*** Text for analysis ***

# Looking for an iPad



## Marshall (Aug 6, 2010)

Hi everyone,

I'm new in Dubai, and I'm looking to buy an iPad.

I found it at a place called Axiom Telecom at Mall of Emirates. The price is decent and the offer is quite good. However, I don't want to buy one before checking out as many offers as are available. Should I buy it from Axiom, or are there other places you might recommend.

Thanks,

M


----------



## mikeyb (May 15, 2010)

Marshall said:


> Hi everyone,
> 
> I'm new in Dubai, and I'm looking to buy an iPad.
> 
> ...


Thy have them at Geant (IBN Battuta) and Carrefuor (MOE) check out the prices there, I even saw one in Aswaqs (small supermarket in Knowledge Village)


----------



## JonStewart87 (Jul 21, 2010)

I have also thought about picking one up for ease of travel and mobility, does the wifi work away from the UAE (like in the states?)

thx


----------



## ccr (Jun 20, 2010)

JonStewart87 said:


> I have also thought about picking one up for ease of travel and mobility, does the wifi work away from the UAE (like in the states?)


We have 2 in the house, they are great. You will love the instant-on and portability...

Yes, wifi will work everywhere globally. If getting the version with 3G on top of wifi, then you will need subscription to data plan (like iPhone).


----------



## ccr (Jun 20, 2010)

Marshall said:


> ...The price is decent and the offer is quite good...


You are from the US, any trip home coming up ? They are a lot cheaper in the US in case you could wait, and the saving is worth it for you.


----------



## JonStewart87 (Jul 21, 2010)

ccr said:


> You are from the US, any trip home coming up ? They are a lot cheaper in the US in case you could wait, and the saving is worth it for you.


Thanks ccr i'll wait till xmas hols to get mine at the apple store in US


----------



## Marshall (Aug 6, 2010)

JonStewart87 said:


> I have also thought about picking one up for ease of travel and mobility, does the wifi work away from the UAE (like in the states?)
> 
> thx


Yes, it works wherever there's a WiFi connection.


----------



## Marshall (Aug 6, 2010)

Thanks for the replies everyone. I ended up buying a WiFi + 3G model from Axiom.

I love this thing! To all the critics who've said it's an oversized iPad: You could not be more wrong!

Most my iPhone apps already worked on the iPad without added costs, so that was awesome. Reading Instapaper notes on an iPad is SO much better than reading it on an iPhone.

Great piece of technology right there.


----------



## JonStewart87 (Jul 21, 2010)

hey marshall, how much did you dish out for it?


----------



## Marshall (Aug 6, 2010)

JonStewart87 said:


> hey marshall, how much did you dish out for it?


Hey Jon,

Sorry for the late reply.

I paid 4015 AED for the 32GB WiFi+3G model. I did find it at other places for a little less (around 3900 or so) but I got it there specifically for the warranty. I figure I'd dish out an extra 100 dirhams and get warranty on a product that isn't officially launched in the country yet.


----------



## AbbyS (Jan 9, 2010)

Hey Jon,
If you don't want to wait until xmas, I have an iPad I haven't opened. Its WI-FI 32GB, let me know if your interested.



JonStewart87 said:


> Thanks ccr i'll wait till xmas hols to get mine at the apple store in US


----------

*** End of Text for analysis ***
*** Data excerpts ***

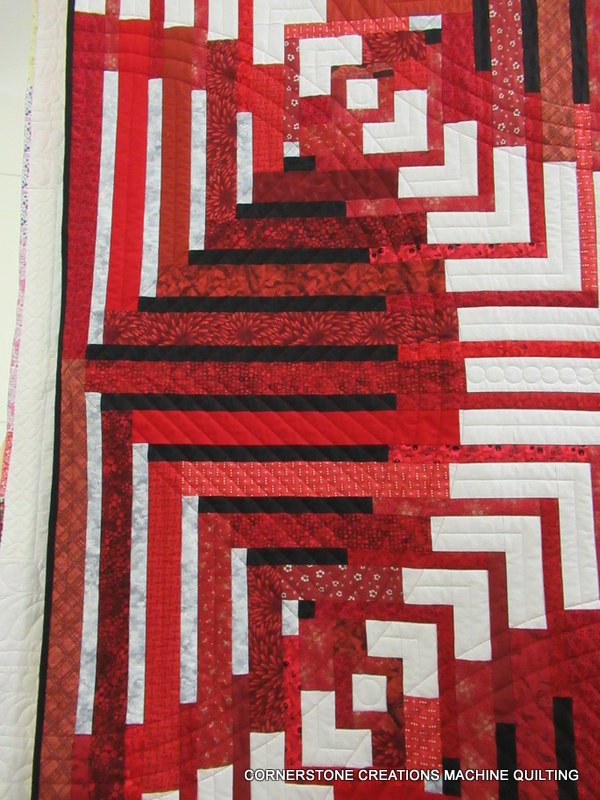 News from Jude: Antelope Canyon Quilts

*** End of Data excerpts ***
*** Data excerpts ***

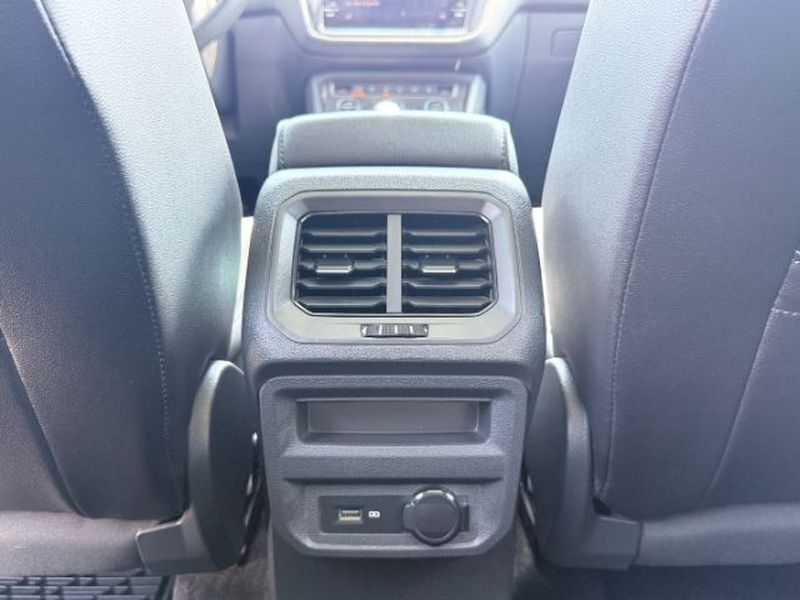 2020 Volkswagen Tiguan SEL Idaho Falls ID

*** End of Data excerpts ***

Task requirements ->
Please list every username that posts a message in the iPad forum thread above, each once, in order of first appearance.

Result for this exercise ->
Marshall, mikeyb, JonStewart87, ccr, AbbyS